Task input section start
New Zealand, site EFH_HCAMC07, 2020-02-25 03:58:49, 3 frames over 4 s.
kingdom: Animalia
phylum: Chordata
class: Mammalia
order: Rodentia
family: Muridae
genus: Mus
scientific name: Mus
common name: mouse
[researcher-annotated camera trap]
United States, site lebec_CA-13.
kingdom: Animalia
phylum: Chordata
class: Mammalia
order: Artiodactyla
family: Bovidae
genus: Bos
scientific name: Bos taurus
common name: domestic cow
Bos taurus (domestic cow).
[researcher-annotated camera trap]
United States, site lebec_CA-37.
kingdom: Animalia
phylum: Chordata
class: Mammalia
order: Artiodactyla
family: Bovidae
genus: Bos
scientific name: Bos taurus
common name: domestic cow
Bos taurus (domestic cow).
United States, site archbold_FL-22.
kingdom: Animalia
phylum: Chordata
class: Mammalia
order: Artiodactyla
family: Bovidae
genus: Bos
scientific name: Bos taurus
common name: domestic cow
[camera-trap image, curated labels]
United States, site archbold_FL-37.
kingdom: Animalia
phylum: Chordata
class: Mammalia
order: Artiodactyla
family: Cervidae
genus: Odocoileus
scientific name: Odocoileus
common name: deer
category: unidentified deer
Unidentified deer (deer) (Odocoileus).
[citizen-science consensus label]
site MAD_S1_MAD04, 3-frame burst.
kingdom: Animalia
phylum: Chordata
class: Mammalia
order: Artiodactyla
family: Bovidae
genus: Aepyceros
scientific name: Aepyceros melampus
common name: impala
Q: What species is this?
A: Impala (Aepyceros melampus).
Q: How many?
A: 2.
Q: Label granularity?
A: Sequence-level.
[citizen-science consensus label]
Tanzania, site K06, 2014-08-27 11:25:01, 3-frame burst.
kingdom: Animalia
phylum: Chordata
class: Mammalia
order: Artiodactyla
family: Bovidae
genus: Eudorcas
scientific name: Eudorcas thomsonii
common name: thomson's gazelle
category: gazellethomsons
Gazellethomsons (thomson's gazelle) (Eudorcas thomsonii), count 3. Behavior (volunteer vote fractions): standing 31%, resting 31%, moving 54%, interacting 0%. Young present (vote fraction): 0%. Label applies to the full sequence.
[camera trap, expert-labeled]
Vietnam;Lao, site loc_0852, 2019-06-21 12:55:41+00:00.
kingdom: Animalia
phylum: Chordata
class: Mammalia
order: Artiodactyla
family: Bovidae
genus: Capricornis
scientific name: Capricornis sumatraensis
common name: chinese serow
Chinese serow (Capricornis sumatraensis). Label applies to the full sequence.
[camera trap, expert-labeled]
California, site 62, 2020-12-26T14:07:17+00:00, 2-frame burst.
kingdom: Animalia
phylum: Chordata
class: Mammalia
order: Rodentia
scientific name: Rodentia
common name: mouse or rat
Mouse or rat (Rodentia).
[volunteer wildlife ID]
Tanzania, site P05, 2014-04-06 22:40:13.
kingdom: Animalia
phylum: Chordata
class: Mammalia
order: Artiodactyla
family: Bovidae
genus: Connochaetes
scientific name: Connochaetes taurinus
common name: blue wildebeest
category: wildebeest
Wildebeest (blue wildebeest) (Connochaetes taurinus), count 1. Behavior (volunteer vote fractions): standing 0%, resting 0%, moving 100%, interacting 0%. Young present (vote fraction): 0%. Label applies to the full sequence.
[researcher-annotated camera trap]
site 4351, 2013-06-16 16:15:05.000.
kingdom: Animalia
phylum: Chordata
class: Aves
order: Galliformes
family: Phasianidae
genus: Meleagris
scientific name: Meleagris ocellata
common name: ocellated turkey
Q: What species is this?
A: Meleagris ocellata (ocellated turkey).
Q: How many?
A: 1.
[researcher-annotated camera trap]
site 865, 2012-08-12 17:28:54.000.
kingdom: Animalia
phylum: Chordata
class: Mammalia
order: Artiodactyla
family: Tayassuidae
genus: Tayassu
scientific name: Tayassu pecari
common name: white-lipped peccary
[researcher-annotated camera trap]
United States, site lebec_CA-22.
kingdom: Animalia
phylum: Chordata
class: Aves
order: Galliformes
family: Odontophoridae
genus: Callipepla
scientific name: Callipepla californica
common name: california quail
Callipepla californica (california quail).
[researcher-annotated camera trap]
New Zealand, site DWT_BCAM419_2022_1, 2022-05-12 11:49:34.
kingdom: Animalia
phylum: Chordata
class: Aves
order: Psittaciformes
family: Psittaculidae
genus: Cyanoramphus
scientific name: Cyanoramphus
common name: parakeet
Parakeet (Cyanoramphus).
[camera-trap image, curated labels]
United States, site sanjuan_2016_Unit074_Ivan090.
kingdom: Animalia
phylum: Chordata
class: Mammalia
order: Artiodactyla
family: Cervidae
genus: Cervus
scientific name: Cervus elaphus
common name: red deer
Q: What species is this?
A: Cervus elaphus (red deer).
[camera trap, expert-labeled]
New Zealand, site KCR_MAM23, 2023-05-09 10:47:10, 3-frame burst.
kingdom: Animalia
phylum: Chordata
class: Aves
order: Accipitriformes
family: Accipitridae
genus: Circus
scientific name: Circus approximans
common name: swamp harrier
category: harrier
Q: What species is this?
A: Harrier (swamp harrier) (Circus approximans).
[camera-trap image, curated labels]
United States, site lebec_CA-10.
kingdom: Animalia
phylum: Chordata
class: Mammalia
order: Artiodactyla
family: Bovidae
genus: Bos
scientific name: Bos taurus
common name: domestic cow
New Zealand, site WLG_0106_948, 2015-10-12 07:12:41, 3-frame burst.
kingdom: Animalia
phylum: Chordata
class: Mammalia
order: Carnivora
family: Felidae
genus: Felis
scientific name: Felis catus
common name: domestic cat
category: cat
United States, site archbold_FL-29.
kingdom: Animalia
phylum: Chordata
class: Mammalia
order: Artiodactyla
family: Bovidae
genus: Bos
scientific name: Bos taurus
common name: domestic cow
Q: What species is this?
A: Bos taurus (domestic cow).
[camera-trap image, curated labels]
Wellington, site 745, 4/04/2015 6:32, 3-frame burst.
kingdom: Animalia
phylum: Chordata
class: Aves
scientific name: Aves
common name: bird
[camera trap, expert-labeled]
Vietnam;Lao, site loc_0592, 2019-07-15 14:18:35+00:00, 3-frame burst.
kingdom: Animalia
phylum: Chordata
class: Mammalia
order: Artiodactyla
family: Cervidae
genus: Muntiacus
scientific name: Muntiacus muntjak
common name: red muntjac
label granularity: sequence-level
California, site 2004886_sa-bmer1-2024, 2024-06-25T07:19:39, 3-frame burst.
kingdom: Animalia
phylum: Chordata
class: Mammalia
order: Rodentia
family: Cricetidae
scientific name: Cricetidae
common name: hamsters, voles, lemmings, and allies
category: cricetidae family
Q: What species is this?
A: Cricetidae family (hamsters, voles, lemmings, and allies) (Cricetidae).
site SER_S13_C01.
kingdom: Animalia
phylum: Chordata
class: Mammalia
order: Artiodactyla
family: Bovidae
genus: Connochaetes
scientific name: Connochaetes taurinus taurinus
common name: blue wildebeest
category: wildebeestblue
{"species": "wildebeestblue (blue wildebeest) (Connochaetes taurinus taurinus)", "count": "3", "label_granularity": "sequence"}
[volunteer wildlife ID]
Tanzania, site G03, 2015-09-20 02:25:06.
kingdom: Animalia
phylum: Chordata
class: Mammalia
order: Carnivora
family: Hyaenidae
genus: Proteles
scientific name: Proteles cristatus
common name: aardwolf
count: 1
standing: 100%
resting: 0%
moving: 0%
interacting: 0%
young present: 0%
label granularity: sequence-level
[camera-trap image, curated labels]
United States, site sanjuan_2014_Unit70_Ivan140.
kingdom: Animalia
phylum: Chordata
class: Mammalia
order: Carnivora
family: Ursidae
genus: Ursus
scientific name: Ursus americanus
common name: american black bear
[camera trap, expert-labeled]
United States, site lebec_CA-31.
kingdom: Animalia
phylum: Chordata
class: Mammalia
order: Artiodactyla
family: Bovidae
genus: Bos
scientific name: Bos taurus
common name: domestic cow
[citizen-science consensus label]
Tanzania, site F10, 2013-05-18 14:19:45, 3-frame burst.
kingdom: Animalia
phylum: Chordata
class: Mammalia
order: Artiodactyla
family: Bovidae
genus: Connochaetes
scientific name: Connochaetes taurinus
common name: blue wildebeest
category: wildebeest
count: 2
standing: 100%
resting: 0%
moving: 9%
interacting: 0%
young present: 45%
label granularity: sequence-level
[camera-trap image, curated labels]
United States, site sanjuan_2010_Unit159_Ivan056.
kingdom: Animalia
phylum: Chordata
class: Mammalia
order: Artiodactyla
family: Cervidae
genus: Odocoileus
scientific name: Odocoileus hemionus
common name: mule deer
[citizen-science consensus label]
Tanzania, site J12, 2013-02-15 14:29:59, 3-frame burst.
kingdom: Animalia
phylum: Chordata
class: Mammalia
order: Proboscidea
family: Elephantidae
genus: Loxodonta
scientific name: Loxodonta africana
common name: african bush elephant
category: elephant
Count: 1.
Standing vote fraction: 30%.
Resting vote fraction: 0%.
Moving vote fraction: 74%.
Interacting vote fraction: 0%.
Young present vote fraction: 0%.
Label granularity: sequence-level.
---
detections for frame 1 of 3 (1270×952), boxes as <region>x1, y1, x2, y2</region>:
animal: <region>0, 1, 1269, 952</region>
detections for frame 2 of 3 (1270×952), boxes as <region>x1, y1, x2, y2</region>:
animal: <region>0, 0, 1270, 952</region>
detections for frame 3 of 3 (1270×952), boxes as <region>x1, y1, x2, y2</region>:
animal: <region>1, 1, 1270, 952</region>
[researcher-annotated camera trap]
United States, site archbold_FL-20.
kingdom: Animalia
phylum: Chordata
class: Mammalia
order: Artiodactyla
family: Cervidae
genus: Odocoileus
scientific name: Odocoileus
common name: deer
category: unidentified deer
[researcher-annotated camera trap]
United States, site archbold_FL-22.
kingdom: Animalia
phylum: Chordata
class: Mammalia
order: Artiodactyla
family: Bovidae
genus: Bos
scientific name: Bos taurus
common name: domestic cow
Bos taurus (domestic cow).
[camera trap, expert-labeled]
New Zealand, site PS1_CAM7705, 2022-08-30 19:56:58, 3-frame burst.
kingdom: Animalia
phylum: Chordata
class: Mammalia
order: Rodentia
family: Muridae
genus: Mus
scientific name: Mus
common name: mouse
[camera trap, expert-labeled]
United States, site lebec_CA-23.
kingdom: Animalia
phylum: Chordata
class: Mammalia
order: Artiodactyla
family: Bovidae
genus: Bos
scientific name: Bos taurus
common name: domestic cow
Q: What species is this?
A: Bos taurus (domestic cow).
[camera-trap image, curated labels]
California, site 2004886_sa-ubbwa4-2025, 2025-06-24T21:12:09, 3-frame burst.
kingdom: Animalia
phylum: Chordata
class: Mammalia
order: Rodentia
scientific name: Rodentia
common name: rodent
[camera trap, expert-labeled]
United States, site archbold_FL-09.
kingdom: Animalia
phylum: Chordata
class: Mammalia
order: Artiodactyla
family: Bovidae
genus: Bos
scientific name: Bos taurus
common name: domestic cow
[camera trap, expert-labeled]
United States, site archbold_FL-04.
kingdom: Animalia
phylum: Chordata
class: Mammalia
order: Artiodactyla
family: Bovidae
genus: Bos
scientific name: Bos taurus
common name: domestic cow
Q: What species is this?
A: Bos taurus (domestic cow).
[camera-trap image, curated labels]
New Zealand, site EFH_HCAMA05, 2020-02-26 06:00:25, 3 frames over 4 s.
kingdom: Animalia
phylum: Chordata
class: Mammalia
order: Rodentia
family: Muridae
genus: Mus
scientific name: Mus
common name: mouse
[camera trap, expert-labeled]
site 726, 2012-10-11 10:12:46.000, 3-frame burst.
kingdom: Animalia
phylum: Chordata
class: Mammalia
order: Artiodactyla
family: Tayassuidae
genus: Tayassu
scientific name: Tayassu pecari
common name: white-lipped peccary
Task input section end
### Your goal
Would you output, unchanged, each line from the start of the records to the line that holds "common name: thomson's gazelle", both included and nothing else?

### Written response
New Zealand, site EFH_HCAMC07, 2020-02-25 03:58:49, 3 frames over 4 s.
kingdom: Animalia
phylum: Chordata
class: Mammalia
order: Rodentia
family: Muridae
genus: Mus
scientific name: Mus
common name: mouse
[researcher-annotated camera trap]
United States, site lebec_CA-13.
kingdom: Animalia
phylum: Chordata
class: Mammalia
order: Artiodactyla
family: Bovidae
genus: Bos
scientific name: Bos taurus
common name: domestic cow
Bos taurus (domestic cow).
[researcher-annotated camera trap]
United States, site lebec_CA-37.
kingdom: Animalia
phylum: Chordata
class: Mammalia
order: Artiodactyla
family: Bovidae
genus: Bos
scientific name: Bos taurus
common name: domestic cow
Bos taurus (domestic cow).
United States, site archbold_FL-22.
kingdom: Animalia
phylum: Chordata
class: Mammalia
order: Artiodactyla
family: Bovidae
genus: Bos
scientific name: Bos taurus
common name: domestic cow
[camera-trap image, curated labels]
United States, site archbold_FL-37.
kingdom: Animalia
phylum: Chordata
class: Mammalia
order: Artiodactyla
family: Cervidae
genus: Odocoileus
scientific name: Odocoileus
common name: deer
category: unidentified deer
Unidentified deer (deer) (Odocoileus).
[citizen-science consensus label]
site MAD_S1_MAD04, 3-frame burst.
kingdom: Animalia
phylum: Chordata
class: Mammalia
order: Artiodactyla
family: Bovidae
genus: Aepyceros
scientific name: Aepyceros melampus
common name: impala
Q: What species is this?
A: Impala (Aepyceros melampus).
Q: How many?
A: 2.
Q: Label granularity?
A: Sequence-level.
[citizen-science consensus label]
Tanzania, site K06, 2014-08-27 11:25:01, 3-frame burst.
kingdom: Animalia
phylum: Chordata
class: Mammalia
order: Artiodactyla
family: Bovidae
genus: Eudorcas
scientific name: Eudorcas thomsonii
common name: thomson's gazelle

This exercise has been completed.